Text massages, leaflets and e-mails were sent to Christian families, ordering them to leave their homes under penalty of death.
Shamuel Shlaimoon, a Christian official in Mosul from the Democratic Assyrian movement, told ABC News that of the 6,000 Christian families living in the city, "540 families have fled to Telkef, in northern Mosul province, 1,162 families have gone to Hamdanya, on the eastern outskirts of Mosul city and some have even fled as far as Baghdad."
"Not one Christian family has yet returned home," Shlaimoon said. "They won't even allow our own party officials to photograph them because they are afraid if they ever return they might be harmed."
According to a press release from Prime Minister Nouri al-Maliki's office, 1,000 police officers were sent to the area to protect Christian neighborhoods and churches, and to put an end to the persecution.
Aid organizations are also sending food, water and blankets to help displaced families.
U.S. Rear Adm.
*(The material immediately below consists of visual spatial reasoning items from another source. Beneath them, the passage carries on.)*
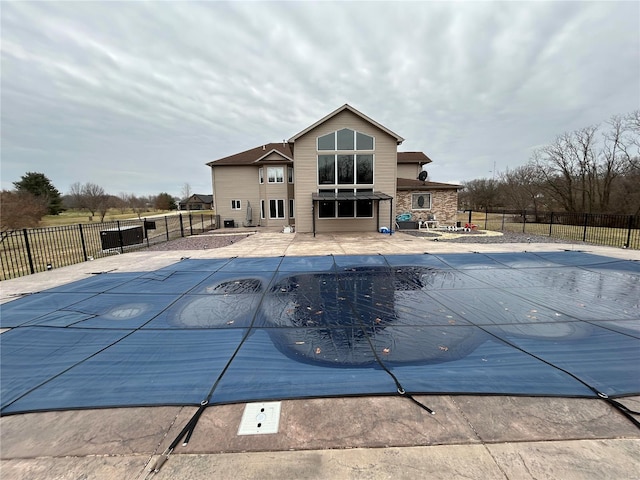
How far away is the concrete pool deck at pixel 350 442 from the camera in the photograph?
183 cm

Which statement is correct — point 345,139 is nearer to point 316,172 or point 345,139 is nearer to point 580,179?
point 316,172

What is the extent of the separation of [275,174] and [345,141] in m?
6.87

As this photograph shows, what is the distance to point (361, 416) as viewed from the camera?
2297mm

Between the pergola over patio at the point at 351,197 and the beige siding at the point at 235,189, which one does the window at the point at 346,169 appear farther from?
the beige siding at the point at 235,189

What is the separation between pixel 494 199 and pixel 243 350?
47.4 m

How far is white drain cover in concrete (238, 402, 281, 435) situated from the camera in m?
2.17

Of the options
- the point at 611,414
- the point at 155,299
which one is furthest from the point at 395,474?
the point at 155,299

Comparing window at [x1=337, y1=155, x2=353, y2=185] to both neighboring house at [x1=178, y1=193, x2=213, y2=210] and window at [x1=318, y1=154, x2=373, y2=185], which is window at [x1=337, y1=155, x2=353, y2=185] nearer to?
window at [x1=318, y1=154, x2=373, y2=185]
Patrick Driscoll, spokesman for Multi-National Forces in Iraq, characterized the oppression as a classic al Qaeda tactic: "This is routine work for al Qaeda in Iraq," he said.
However, a Sunni member of Iraq's parliament who represents a Mosul constituency disagrees.
Usama al Nujaifi, with the Iraqiya List, has accused Iraqi Kurds of carrying out the displacement campaign.
Christians and other religious minorities have frequently been targeted by Islamic extremists since the 2003 U.S. invasion, forcing tens of thousands to flee Iraq, although attacks slowed with a nationwide decline in violence.